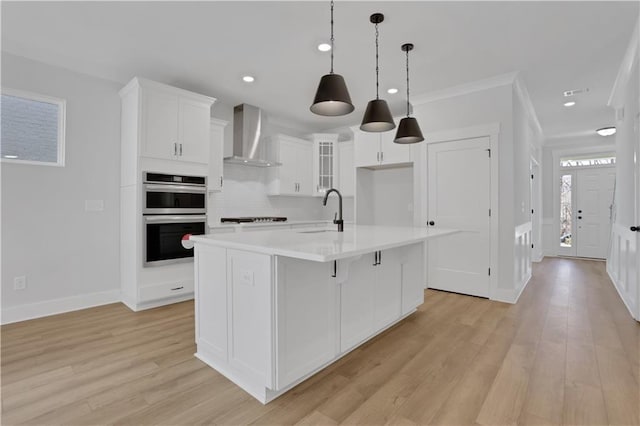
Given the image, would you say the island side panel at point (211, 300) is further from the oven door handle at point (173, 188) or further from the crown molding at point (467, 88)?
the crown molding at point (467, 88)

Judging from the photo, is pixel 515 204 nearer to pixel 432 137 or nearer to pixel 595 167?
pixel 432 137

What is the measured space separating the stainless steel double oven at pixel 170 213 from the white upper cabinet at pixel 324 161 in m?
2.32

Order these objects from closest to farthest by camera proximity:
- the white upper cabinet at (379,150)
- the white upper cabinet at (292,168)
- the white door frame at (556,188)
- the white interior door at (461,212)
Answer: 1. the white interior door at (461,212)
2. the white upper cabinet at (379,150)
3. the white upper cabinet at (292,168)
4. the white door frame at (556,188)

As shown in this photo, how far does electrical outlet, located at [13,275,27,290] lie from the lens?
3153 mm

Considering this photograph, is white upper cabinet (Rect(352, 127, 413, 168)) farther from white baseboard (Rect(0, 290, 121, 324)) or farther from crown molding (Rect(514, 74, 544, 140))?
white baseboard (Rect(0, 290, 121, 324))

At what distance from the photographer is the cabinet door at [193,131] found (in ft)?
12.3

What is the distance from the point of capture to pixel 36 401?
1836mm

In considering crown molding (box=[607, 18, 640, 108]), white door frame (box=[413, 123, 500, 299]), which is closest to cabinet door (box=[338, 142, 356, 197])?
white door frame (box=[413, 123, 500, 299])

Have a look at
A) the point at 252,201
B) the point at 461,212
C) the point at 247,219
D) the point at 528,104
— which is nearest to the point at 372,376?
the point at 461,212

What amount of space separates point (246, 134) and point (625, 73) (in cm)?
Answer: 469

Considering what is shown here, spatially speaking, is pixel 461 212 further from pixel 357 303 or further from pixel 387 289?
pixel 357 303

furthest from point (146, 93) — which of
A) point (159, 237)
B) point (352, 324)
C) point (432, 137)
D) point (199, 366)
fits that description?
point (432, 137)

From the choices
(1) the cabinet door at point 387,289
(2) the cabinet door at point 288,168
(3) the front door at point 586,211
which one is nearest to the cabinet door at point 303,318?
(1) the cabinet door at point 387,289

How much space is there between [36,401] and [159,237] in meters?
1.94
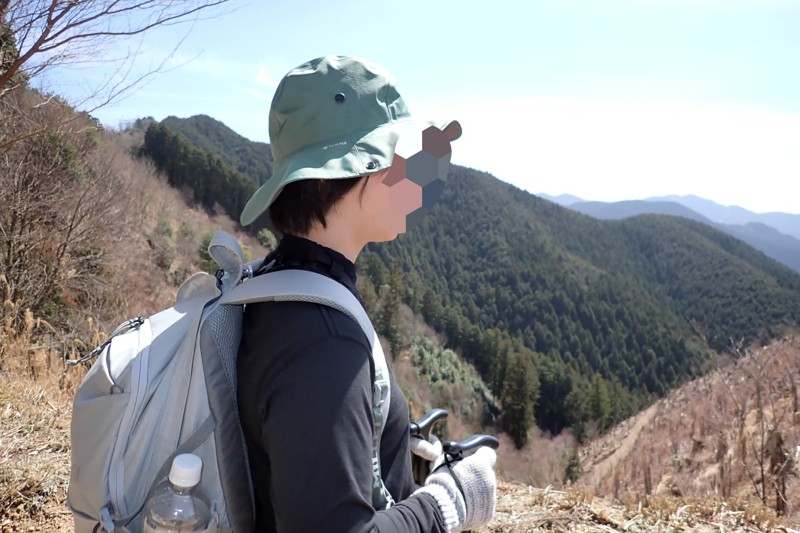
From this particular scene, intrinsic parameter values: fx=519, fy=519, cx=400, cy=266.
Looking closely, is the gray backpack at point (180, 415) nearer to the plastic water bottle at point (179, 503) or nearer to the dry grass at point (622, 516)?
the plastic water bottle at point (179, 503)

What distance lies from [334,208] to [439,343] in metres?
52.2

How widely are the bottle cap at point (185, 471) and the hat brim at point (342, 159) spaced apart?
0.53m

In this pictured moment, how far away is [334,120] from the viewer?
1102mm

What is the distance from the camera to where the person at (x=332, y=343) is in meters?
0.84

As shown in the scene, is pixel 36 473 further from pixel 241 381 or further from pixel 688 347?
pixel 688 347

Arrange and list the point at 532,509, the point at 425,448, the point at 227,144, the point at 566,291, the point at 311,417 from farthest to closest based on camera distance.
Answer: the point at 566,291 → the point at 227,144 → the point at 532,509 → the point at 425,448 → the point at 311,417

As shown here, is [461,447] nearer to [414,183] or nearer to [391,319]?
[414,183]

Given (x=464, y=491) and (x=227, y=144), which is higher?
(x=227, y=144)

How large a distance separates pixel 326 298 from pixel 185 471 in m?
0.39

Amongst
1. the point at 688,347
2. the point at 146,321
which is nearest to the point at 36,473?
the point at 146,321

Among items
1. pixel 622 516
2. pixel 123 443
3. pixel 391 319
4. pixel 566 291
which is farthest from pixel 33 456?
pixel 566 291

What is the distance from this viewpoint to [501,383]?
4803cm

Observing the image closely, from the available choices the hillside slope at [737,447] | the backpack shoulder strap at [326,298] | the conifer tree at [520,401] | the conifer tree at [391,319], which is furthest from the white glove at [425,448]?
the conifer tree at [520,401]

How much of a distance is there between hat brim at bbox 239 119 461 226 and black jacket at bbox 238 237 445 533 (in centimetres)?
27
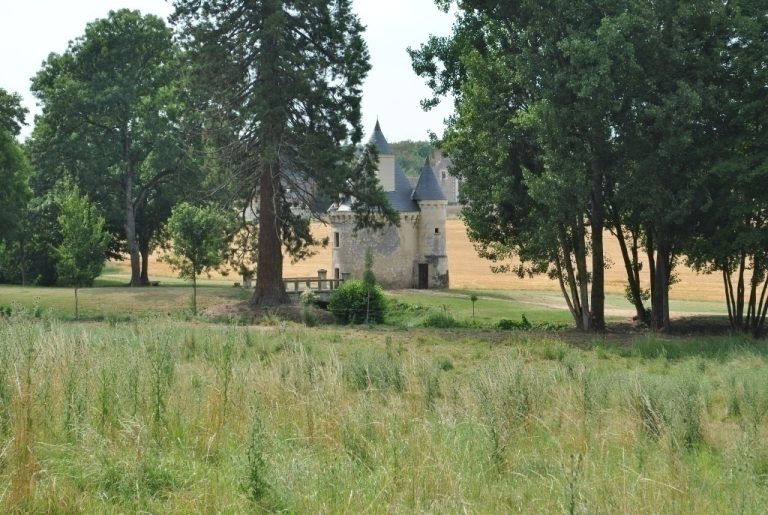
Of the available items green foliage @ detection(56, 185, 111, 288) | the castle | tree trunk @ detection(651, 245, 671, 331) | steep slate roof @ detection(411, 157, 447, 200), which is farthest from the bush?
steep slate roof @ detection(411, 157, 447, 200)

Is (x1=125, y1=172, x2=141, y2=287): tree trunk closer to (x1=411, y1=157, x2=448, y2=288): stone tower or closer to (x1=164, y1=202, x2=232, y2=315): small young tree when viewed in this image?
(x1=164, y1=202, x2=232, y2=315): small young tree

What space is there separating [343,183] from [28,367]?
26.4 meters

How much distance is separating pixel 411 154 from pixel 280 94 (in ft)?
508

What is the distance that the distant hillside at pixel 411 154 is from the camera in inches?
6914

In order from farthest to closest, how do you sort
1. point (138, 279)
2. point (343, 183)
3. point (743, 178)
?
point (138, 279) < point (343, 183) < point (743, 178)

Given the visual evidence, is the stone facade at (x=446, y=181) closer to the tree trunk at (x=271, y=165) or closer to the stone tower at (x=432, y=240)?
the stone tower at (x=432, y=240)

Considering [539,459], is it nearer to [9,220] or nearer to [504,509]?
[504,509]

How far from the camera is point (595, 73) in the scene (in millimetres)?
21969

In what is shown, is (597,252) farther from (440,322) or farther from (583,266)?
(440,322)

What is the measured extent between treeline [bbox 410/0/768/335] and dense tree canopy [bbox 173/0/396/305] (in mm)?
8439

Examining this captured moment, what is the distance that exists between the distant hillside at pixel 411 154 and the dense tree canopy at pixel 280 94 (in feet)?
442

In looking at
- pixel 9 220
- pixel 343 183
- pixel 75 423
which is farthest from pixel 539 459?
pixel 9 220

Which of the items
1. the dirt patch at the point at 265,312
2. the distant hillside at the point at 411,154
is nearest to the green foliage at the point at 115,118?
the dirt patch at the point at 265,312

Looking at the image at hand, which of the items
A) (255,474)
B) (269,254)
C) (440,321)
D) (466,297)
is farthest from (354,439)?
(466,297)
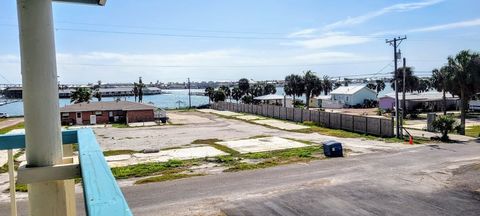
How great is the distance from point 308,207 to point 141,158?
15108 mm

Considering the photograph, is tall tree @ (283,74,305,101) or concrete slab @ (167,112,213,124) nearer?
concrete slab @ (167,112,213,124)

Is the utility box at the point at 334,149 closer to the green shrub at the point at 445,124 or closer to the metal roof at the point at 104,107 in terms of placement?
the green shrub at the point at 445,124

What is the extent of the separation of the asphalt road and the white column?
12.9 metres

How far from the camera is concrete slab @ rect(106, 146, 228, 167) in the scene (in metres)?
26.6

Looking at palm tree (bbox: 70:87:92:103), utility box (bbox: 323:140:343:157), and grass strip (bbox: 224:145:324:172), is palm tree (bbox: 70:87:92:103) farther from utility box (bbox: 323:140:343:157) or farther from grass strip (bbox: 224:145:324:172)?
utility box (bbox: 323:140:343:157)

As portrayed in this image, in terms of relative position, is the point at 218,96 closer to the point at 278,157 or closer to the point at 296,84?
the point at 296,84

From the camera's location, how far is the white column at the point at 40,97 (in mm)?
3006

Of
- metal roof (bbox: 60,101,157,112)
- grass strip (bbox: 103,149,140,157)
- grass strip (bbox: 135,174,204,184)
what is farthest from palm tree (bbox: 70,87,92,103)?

TO DO ▸ Copy every line above word for word, but leave out the pictures.

REPLY TO THE TASK ▸
Given the image, would you say the island side panel at point (211, 300) is further from the oven door handle at point (173, 188) or further from the crown molding at point (467, 88)?
the crown molding at point (467, 88)

Judging from the photo, is pixel 515 204 nearer to pixel 432 137 or nearer to pixel 595 167?
pixel 432 137

What is the measured space separating the stainless steel double oven at pixel 170 213 from the white upper cabinet at pixel 324 161 in m?
2.32

Order these objects from closest to farthest by camera proximity:
- the white upper cabinet at (379,150)
- the white upper cabinet at (292,168)
- the white door frame at (556,188)
- the white interior door at (461,212)
Answer: 1. the white interior door at (461,212)
2. the white upper cabinet at (379,150)
3. the white upper cabinet at (292,168)
4. the white door frame at (556,188)

As shown in this photo, how far does electrical outlet, located at [13,275,27,290] lie from the lens?
3153 mm

Considering this photograph, is white upper cabinet (Rect(352, 127, 413, 168)) farther from white baseboard (Rect(0, 290, 121, 324)) or farther from crown molding (Rect(514, 74, 544, 140))?
white baseboard (Rect(0, 290, 121, 324))

At what distance from the photographer is the cabinet door at [193,131] found (in ft)?
12.3

What is the distance from the point of capture to pixel 36 401?
1836mm

In considering crown molding (box=[607, 18, 640, 108]), white door frame (box=[413, 123, 500, 299]), which is closest to cabinet door (box=[338, 142, 356, 197])?
white door frame (box=[413, 123, 500, 299])

Have a look at
A) the point at 252,201
B) the point at 461,212
C) the point at 247,219
D) the point at 528,104
— which is nearest to the point at 372,376?
the point at 461,212

What amount of space separates point (246, 134) and point (625, 73) (in cm)?
Answer: 469

Considering what is shown here, spatially speaking, is pixel 461 212 further from pixel 357 303 or further from pixel 387 289?
pixel 357 303

furthest from point (146, 93) — which of
A) point (159, 237)
B) point (352, 324)
C) point (432, 137)
D) point (199, 366)
fits that description?
point (432, 137)

From the choices
(1) the cabinet door at point 387,289
(2) the cabinet door at point 288,168
(3) the front door at point 586,211
which one is nearest to the cabinet door at point 303,318?
(1) the cabinet door at point 387,289

How much space is there between [36,401] and [159,237] in meters?
1.94
From this particular scene, intrinsic parameter values: fx=519, fy=519, cx=400, cy=266.
Looking closely, is the gray backpack at point (180, 415) nearer to the plastic water bottle at point (179, 503) or nearer to the dry grass at point (622, 516)?
the plastic water bottle at point (179, 503)

What distance lies from [334,208] to [439,343] in metres?
52.2

How widely are the bottle cap at point (185, 471) and the hat brim at point (342, 159) spaced apart?
0.53m

In this pictured moment, how far away is [334,120] from the viewer?
1102mm

What is the distance from the camera to where the person at (x=332, y=343) is in meters?
0.84

As shown in the scene, is pixel 36 473 further from pixel 241 381 or further from pixel 688 347?
pixel 688 347

Arrange and list the point at 532,509, the point at 425,448, the point at 227,144, the point at 566,291, the point at 311,417 from farthest to closest based on camera distance.
Answer: the point at 566,291 → the point at 227,144 → the point at 532,509 → the point at 425,448 → the point at 311,417

As shown here, is [461,447] nearer to [414,183] or nearer to [391,319]?
[414,183]

Given (x=464, y=491) and (x=227, y=144), which is higher?
(x=227, y=144)

How large a distance separates pixel 326 298 from pixel 185 471 in m?
0.39

Amongst
1. the point at 688,347
2. the point at 146,321
which is nearest to the point at 36,473?
the point at 146,321

Among items
1. pixel 622 516
2. pixel 123 443
3. pixel 391 319
4. pixel 566 291
which is farthest from pixel 33 456?
pixel 566 291

What is the distance from this viewpoint to [501,383]?
4803cm

Observing the image closely, from the available choices the hillside slope at [737,447] | the backpack shoulder strap at [326,298] | the conifer tree at [520,401] | the conifer tree at [391,319], which is furthest from the white glove at [425,448]?
the conifer tree at [520,401]

How much of a distance is there between hat brim at bbox 239 119 461 226 and black jacket at bbox 238 237 445 533 (in centimetres)?
27
Of the available items green foliage @ detection(56, 185, 111, 288) | the castle | tree trunk @ detection(651, 245, 671, 331) | steep slate roof @ detection(411, 157, 447, 200), which is farthest from the bush?
steep slate roof @ detection(411, 157, 447, 200)

Is (x1=125, y1=172, x2=141, y2=287): tree trunk closer to (x1=411, y1=157, x2=448, y2=288): stone tower or closer to (x1=164, y1=202, x2=232, y2=315): small young tree when viewed in this image?
(x1=164, y1=202, x2=232, y2=315): small young tree

What space is there separating [343,183] from [28,367]?
26.4 meters

How much distance is separating pixel 411 154 from pixel 280 94 (in ft)?
508

What is the distance that the distant hillside at pixel 411 154 is from the camera in inches?
6914

In order from farthest to closest, how do you sort
1. point (138, 279)
2. point (343, 183)
3. point (743, 178)
?
point (138, 279) < point (343, 183) < point (743, 178)

Given the visual evidence, is the stone facade at (x=446, y=181) closer to the tree trunk at (x=271, y=165) or closer to the stone tower at (x=432, y=240)?
the stone tower at (x=432, y=240)

Considering [539,459], is it nearer to [9,220] or nearer to [504,509]?
[504,509]

How far from the camera is point (595, 73) in the scene (in millimetres)?
21969

In what is shown, is (597,252) farther from (440,322) or farther from (583,266)?
(440,322)

What is the measured extent between treeline [bbox 410/0/768/335] and dense tree canopy [bbox 173/0/396/305] (in mm)?
8439

Examining this captured moment, what is the distance that exists between the distant hillside at pixel 411 154 and the dense tree canopy at pixel 280 94 (in feet)?
442

In looking at
- pixel 9 220
- pixel 343 183
- pixel 75 423
which is farthest from pixel 539 459?
pixel 9 220

Which of the items
1. the dirt patch at the point at 265,312
2. the distant hillside at the point at 411,154
is nearest to the green foliage at the point at 115,118?
the dirt patch at the point at 265,312

Looking at the image at hand, which of the items
A) (255,474)
B) (269,254)
C) (440,321)
D) (466,297)
is farthest from (354,439)?
(466,297)
How great is the distance from point 308,207 to point 141,158?
15108 mm

Considering the photograph, is tall tree @ (283,74,305,101) or concrete slab @ (167,112,213,124) nearer?
concrete slab @ (167,112,213,124)

Is the utility box at the point at 334,149 closer to the green shrub at the point at 445,124 or closer to the metal roof at the point at 104,107 in terms of placement?
the green shrub at the point at 445,124

What is the extent of the separation of the asphalt road and the white column?
12.9 metres

How far from the camera is concrete slab @ rect(106, 146, 228, 167) in the scene (in metres)?
26.6

Looking at palm tree (bbox: 70:87:92:103), utility box (bbox: 323:140:343:157), and grass strip (bbox: 224:145:324:172), is palm tree (bbox: 70:87:92:103) farther from utility box (bbox: 323:140:343:157) or farther from grass strip (bbox: 224:145:324:172)?
utility box (bbox: 323:140:343:157)

As portrayed in this image, in terms of relative position, is the point at 218,96 closer to the point at 278,157 or closer to the point at 296,84?
the point at 296,84

From the camera's location, how far is the white column at the point at 40,97 (in mm)?
3006

Of
- metal roof (bbox: 60,101,157,112)
- grass strip (bbox: 103,149,140,157)
- grass strip (bbox: 135,174,204,184)
what is farthest from palm tree (bbox: 70,87,92,103)?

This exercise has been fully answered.